Collaborative Filtering is a method used by recommender systems to make predictions about an interest of an specific user by collecting taste or preferences information from many other users. The technique of Collaborative Filtering has the underlying assumption that if a user A has the same taste or opinion on an issue as the person B, A is more likely to have B’s opinion on a different issue.
This project implements different Deep Autoencoder for Collaborative Filtering for Recommendation Systems in Keras based on different articles. The test case uses the Steam Platform interactions dataset to recommend games for users.
- Deep AutoEncoders for Collaborative Filtering
Create a conda env from conda.yaml
- python=3.6
- cloudpickle=0.6.1
- numpy=1.16.4
- pandas=0.24.2
- scikit-learn=0.20.1
- seaborn=0.9
- click=6.7
- tensorflow-gpu==2.0
- scipy=1.2.1
- graphviz
- pydotplus
This project uses MLflow for reproducibility, model training and dependency management.
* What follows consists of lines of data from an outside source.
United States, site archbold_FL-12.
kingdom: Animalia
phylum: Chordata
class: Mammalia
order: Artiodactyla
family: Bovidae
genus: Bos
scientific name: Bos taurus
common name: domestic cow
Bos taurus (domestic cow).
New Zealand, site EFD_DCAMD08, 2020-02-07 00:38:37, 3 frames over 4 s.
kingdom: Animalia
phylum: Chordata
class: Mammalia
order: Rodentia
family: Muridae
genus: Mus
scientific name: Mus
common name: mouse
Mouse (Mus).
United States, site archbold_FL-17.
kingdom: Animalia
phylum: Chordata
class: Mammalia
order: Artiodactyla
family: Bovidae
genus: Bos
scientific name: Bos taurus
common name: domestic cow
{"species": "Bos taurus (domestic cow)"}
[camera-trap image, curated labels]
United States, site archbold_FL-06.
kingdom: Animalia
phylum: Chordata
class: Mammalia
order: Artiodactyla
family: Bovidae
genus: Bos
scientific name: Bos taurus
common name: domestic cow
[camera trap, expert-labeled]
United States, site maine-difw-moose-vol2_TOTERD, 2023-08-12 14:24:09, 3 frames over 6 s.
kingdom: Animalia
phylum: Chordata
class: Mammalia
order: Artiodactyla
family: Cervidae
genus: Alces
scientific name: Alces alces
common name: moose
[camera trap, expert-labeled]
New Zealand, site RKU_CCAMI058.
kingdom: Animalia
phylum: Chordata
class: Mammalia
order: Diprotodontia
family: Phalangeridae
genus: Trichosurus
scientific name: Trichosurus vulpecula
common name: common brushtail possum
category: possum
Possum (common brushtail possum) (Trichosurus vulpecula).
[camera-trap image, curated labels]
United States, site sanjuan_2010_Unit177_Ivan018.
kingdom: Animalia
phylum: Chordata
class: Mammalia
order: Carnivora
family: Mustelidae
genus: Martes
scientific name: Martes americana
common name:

Install mlflow before:
$ pip install mlflow
$ git clone https://github.com/marlesson/recsys_autoencoders.git
The dataset used in this project is Steam-Vide-Games obtained from https://www.kaggle.com/tamber/steam-video-games.
This dataset is a list of user behaviors, with columns:user_id
, game
, type
, hours
, none
. The type included are 'purchase' and 'play'. The value indicates the degree to which the behavior was performed - in the case of 'purchase' the value is always 1, and in the case of 'play' the value represents the number of hours the user has played the game.
./data/raw/rating.csv
user_id | game | type | hours | none |
---|---|---|---|---|
151603712 | "The Elder Scrolls V Skyrim" | purchase | 1.0 | 0 |
151603712 | "The Elder Scrolls V Skyrim" | play | 273.0 | 0 |
151603712 | "Fallout 4" | purchase | 1.0 | 0 |
... | ... | ... | ... | ... |
The data preparation process transforms the original dataset, groups the implicit feedbacks and interactions, and creates specific datasets for training and model testing.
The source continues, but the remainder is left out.